[Spatial reasoning dataset excerpts]
______
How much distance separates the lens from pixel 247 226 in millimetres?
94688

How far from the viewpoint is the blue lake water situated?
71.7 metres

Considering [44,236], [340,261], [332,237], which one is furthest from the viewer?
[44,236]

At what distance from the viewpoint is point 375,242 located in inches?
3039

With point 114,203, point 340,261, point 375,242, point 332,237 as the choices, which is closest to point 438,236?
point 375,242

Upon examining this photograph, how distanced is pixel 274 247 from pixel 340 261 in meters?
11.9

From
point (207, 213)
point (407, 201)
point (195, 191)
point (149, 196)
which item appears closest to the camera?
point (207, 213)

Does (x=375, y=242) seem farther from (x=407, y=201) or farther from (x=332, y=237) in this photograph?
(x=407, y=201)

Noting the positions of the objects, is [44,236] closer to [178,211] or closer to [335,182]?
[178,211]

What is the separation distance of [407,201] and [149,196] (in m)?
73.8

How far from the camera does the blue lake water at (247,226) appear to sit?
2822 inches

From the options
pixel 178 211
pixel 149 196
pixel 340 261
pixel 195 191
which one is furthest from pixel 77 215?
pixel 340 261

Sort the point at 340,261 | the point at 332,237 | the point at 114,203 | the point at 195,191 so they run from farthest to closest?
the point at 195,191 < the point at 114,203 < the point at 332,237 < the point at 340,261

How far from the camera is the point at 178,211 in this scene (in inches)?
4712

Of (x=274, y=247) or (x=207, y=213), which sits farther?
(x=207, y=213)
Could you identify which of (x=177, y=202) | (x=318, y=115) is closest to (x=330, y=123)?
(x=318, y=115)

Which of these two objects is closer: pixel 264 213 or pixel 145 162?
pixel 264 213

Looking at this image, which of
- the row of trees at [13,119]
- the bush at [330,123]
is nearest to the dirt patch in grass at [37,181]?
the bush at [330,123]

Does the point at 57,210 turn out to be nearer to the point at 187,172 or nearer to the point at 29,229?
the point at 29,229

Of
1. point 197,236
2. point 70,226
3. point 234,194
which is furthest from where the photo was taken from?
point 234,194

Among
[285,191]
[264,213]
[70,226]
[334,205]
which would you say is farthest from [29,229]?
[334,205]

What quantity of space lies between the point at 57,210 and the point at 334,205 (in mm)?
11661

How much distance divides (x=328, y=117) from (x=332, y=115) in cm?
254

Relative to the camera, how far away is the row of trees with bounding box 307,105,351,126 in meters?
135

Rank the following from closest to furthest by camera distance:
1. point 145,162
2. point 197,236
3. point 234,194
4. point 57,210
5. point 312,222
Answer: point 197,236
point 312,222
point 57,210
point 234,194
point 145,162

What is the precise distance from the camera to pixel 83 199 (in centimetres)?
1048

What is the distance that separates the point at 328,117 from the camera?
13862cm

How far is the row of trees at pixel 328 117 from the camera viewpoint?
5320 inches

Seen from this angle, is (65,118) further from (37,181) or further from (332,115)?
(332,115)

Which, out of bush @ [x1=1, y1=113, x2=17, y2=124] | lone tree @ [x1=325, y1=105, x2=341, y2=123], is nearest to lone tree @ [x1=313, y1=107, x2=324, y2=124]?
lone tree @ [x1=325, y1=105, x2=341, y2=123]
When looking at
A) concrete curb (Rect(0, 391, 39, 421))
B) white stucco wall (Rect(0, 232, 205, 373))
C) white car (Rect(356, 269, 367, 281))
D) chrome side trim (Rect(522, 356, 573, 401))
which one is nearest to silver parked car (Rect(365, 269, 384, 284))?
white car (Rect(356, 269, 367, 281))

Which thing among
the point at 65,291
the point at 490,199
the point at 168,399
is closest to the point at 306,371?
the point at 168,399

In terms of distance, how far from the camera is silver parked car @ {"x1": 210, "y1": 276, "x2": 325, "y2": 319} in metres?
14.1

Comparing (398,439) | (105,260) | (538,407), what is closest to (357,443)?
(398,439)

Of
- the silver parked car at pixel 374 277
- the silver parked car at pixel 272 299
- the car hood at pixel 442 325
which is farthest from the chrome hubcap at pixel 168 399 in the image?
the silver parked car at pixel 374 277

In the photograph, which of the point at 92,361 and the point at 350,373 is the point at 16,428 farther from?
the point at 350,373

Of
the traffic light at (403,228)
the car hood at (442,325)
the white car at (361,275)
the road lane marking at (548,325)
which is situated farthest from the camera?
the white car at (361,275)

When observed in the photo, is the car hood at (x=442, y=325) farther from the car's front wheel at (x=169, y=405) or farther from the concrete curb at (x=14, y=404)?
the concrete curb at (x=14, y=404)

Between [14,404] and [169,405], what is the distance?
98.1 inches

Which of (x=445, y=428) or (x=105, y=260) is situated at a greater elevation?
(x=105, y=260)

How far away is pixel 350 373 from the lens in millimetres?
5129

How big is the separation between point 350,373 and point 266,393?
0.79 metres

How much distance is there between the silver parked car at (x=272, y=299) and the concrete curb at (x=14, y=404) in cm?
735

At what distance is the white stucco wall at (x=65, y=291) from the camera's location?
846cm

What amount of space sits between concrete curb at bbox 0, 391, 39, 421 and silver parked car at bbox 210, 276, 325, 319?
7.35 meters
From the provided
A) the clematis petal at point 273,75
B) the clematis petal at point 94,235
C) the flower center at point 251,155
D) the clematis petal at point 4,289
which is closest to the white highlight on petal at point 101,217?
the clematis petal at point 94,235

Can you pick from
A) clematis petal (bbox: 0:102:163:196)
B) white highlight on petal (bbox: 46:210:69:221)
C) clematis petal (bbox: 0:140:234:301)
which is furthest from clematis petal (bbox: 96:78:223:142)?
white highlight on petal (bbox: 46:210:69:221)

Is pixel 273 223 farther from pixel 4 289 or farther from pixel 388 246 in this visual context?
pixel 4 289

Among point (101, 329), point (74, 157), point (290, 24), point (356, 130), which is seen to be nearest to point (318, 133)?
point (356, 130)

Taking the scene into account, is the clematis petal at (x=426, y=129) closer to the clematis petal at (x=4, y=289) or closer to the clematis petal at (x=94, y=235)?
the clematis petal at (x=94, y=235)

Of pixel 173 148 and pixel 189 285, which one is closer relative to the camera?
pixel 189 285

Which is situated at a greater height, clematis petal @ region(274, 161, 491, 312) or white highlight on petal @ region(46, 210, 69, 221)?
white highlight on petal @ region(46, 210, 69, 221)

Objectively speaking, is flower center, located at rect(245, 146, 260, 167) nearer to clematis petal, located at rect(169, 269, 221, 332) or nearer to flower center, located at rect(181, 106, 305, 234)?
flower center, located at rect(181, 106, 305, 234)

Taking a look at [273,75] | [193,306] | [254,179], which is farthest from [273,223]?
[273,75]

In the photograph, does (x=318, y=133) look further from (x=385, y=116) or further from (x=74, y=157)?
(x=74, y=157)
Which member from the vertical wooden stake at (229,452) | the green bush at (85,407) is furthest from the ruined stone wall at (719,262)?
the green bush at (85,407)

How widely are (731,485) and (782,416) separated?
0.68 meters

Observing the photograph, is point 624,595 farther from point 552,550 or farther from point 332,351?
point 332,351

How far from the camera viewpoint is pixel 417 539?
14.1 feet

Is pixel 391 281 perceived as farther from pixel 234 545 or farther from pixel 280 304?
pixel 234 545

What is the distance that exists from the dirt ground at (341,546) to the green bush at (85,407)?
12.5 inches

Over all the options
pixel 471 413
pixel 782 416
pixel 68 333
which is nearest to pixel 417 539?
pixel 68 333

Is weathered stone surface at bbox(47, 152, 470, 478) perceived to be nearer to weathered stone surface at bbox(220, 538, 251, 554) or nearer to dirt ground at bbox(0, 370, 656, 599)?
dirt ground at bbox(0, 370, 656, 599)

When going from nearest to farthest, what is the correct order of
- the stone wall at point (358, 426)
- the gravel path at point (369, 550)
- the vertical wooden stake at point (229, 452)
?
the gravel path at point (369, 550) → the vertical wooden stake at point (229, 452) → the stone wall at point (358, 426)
______
## TASK BRIEF
In the entries above, take the line containing "Which member from" and each later line through the last, and repeat them exactly. Output nothing else.

## CORRECT ANSWER
Which member from the vertical wooden stake at (229,452) | the green bush at (85,407) is furthest from the ruined stone wall at (719,262)?
the green bush at (85,407)

How widely are (731,485) and (782,416) separated?
0.68 meters

Observing the photograph, is point 624,595 farther from point 552,550 or farther from point 332,351?
point 332,351

How far from the camera viewpoint is pixel 417 539?
14.1 feet

Is pixel 391 281 perceived as farther from pixel 234 545 or farther from pixel 280 304?
pixel 234 545

What is the distance that exists from the dirt ground at (341,546) to the green bush at (85,407)?
12.5 inches

Over all the options
pixel 471 413
pixel 782 416
pixel 68 333
which is nearest to pixel 417 539?
pixel 68 333

Is weathered stone surface at bbox(47, 152, 470, 478) perceived to be nearer to weathered stone surface at bbox(220, 538, 251, 554) or nearer to dirt ground at bbox(0, 370, 656, 599)?
dirt ground at bbox(0, 370, 656, 599)

When going from nearest to farthest, what is the correct order of
- the stone wall at point (358, 426)
- the gravel path at point (369, 550)
- the vertical wooden stake at point (229, 452)
?
the gravel path at point (369, 550) → the vertical wooden stake at point (229, 452) → the stone wall at point (358, 426)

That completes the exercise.